Evaluation of [11C]PE2I BPND and R1 estimates
[11C]PE2I BPND and R1 images for each subject were converted to MNI space using SPM12. Mean [11C]PE2I BPND and R1 images for all four methods were calculated and bias (eq.1) compared to 68Ge was calculated at the voxel level for the defined VOIs.
For quantitative assessment, we used relative differences (% bias; see eq. 2) in BPND and R1 as a measure of accuracy, while standard deviation of the bias was taken as a measure of precision.
See formula 2 in the supplementary files.
with i referring to the three evaluated MRAC methods.
Correlation analysis (Spearman) and Deming regression were used to assess the degree of agreement between BPND and R1 values obtained using each of the evaluated MRAC methods and the reference method (68Ge-AC).
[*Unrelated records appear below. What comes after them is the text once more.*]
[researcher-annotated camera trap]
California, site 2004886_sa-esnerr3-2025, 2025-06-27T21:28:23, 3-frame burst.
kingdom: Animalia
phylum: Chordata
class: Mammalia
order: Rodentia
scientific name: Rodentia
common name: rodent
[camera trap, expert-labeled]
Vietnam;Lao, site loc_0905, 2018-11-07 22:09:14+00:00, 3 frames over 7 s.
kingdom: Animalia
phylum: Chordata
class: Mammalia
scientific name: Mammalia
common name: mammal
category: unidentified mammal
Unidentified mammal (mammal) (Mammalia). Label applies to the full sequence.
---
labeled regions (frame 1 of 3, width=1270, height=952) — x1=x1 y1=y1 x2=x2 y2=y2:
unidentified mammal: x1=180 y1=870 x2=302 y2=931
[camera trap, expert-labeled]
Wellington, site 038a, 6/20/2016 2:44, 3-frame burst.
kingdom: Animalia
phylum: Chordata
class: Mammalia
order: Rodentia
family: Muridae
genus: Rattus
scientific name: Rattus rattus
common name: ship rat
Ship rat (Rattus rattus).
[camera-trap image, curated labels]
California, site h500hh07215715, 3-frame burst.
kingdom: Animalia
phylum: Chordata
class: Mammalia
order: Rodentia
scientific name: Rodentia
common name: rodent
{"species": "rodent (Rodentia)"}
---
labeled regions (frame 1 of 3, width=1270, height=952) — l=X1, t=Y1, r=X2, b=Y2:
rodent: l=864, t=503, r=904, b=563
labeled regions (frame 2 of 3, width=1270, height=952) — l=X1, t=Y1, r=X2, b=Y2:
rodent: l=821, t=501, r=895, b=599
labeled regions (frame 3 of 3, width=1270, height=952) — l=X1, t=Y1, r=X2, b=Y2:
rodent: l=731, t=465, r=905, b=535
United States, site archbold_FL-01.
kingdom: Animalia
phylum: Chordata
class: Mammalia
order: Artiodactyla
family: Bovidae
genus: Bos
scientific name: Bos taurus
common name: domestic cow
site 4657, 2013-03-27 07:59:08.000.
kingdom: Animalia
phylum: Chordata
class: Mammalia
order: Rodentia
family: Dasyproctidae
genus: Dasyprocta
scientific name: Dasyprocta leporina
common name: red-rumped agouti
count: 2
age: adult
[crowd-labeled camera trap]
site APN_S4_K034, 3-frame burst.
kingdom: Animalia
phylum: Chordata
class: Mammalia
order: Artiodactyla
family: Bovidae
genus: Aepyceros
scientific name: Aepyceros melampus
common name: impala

Statistical analysis was performed using GraphPad Prism 6 (GraphPad Software, La Jolla, California). Significant differences in bias (p<0.05) between each evaluated MRAC method and 68Ge-AC as reference method were assessed using a Friedman test with post-hoc tests (comparison to 68Ge-AC) and Dunn’s correction.
Evaluation of time-activity curves
Previous reports indicate that effects of attenuation correction on uptake over time can be inhomogeneous [29,43,44,57] and may potentially affect the accuracy and precision of the parameters estimated by kinetic modelling. We therefore examined relative bias and its SD in [11C]PE2I standardized uptake values (SUV) over time. This was done for striatal regions with a high DAT density and the reference region (cerebellum) used after implementation of Atlas-, ZTE- and MaxProb-MRAC.